Your instructions: Leaving out every picture, copy the lines of the material below exactly, from the line containing "this 699×268 image." through the line containing "this 640×427 image.".

START Data supplied

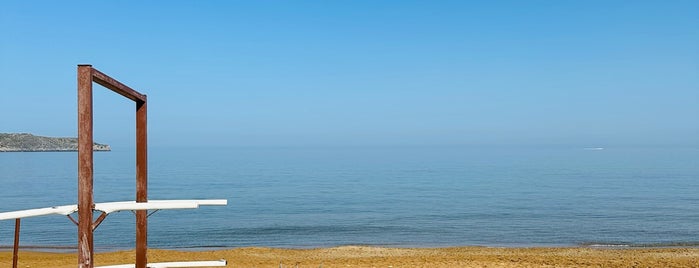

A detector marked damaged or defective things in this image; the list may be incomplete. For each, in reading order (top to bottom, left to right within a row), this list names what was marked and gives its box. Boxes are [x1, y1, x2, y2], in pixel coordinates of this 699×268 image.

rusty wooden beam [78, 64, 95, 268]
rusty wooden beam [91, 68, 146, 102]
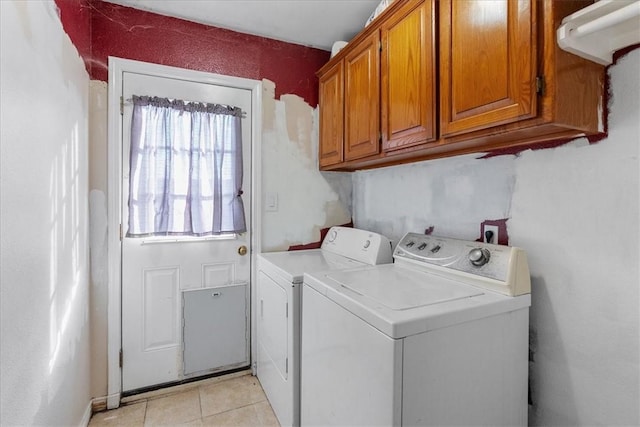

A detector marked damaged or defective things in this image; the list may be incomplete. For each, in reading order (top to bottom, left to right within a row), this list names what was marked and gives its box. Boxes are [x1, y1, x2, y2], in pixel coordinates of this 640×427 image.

END Data supplied
START Data supplied

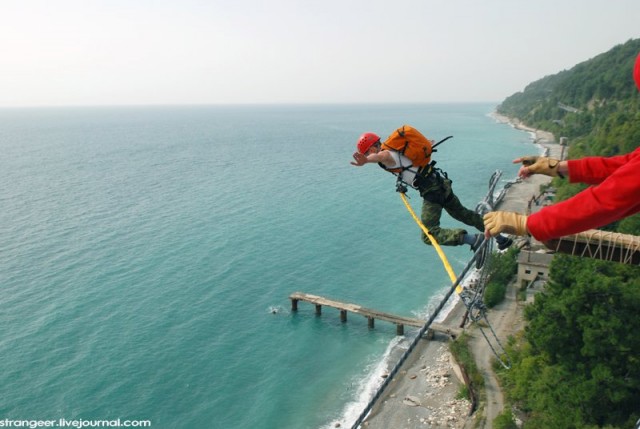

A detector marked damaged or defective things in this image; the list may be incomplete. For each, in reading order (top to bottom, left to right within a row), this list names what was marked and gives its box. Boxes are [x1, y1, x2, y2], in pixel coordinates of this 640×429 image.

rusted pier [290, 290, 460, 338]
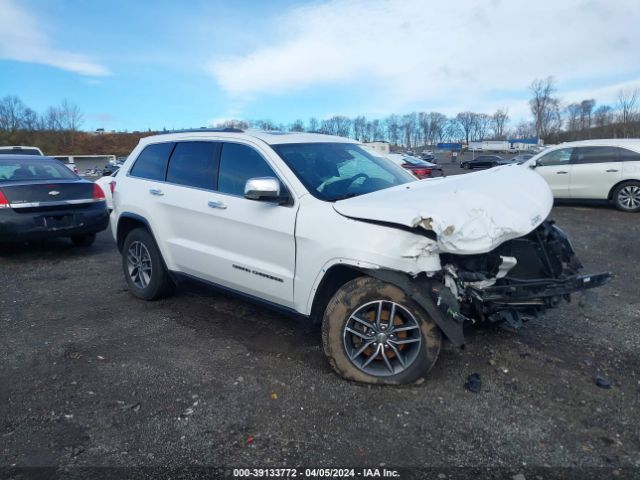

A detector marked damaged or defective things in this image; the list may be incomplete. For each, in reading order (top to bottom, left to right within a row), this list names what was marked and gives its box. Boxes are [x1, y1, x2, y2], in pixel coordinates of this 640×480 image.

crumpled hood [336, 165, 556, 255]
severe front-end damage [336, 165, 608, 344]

END Data supplied

Task result:
A detector marked damaged or defective things in this image; the list may be incomplete. For each, in reading order (top to bottom, left to right within a row), this list names what was marked and gives its box. Boxes are [x1, y1, x2, y2], in pixel coordinates of this 699×268 image.

rusty wooden beam [78, 64, 95, 268]
rusty wooden beam [91, 68, 146, 102]

A detector marked damaged or defective things in this image; the list may be incomplete. For each, in reading order (top to bottom, left to right within a row), this list names what was marked and gives its box. Boxes are [x1, y1, x2, y2], in pixel coordinates of this 640×427 image.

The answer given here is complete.